* BEGIN TEXT PASSAGE *

Column: Happy New Year! But not for long

Violence in Iraq
Dozens of angry Iraqi Shiite militia supporters broke into the U.S. Embassy compound in Baghdad on Tuesday after smashing a main door and setting fire to a reception area.
(Khalid Mohammed / Associated Press)

In each of the last 12 years, the Council on Foreign Relations has surveyed more than 500 foreign policy experts to find out what worries them most about the year ahead.

In 2020, the answer is just about everything.

“We’ve never seen this level of anxiety in the past,” Paul B. Stares, who runs the survey, told me. “There’s tremendous concern about where the world is going and what it means for the United States.”

The foreign policy mavens’ top worries are cyberattacks from Russia, China and other countries; terrorism, inspired by foreign groups like Islamic State or carried out by domestic extremists; and escalating U.S. conflict with Iran.


Note that those problems aren’t hypothetical; they’re happening already.

Next, add simmering tensions on the Korean peninsula and in the South China Sea; the conflict between Russia and Ukraine; violence-fed instability in Central America and Mexico; and the wars in Syria and Afghanistan.

Now add another factor: This is a U.S. election year. That tempts foreign countries and terrorist groups to see what they can get away with.

* END TEXT PASSAGE *

> [REQUIRED TASKS]
a) List the top worries of the foreign policy experts named in the column on the year ahead.
b) From the column on foreign policy worries, extract the part that opens with the words containing "(Khalid Mohammed /" and closes with "just about everything.".

* BEGIN DATA EXCERPT *

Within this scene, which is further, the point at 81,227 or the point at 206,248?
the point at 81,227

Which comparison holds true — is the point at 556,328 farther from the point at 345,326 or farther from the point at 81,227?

* END DATA EXCERPT *

> [EXPECTED OUTPUTS]
a)
- Cyberattacks from Russia, China and other countries
- Terrorism, inspired by foreign groups like Islamic State or carried out by domestic extremists
- Escalating U.S. conflict with Iran

b)
(Khalid Mohammed / Associated Press)

In each of the last 12 years, the Council on Foreign Relations has surveyed more than 500 foreign policy experts to find out what worries them most about the year ahead.

In 2020, the answer is just about everything.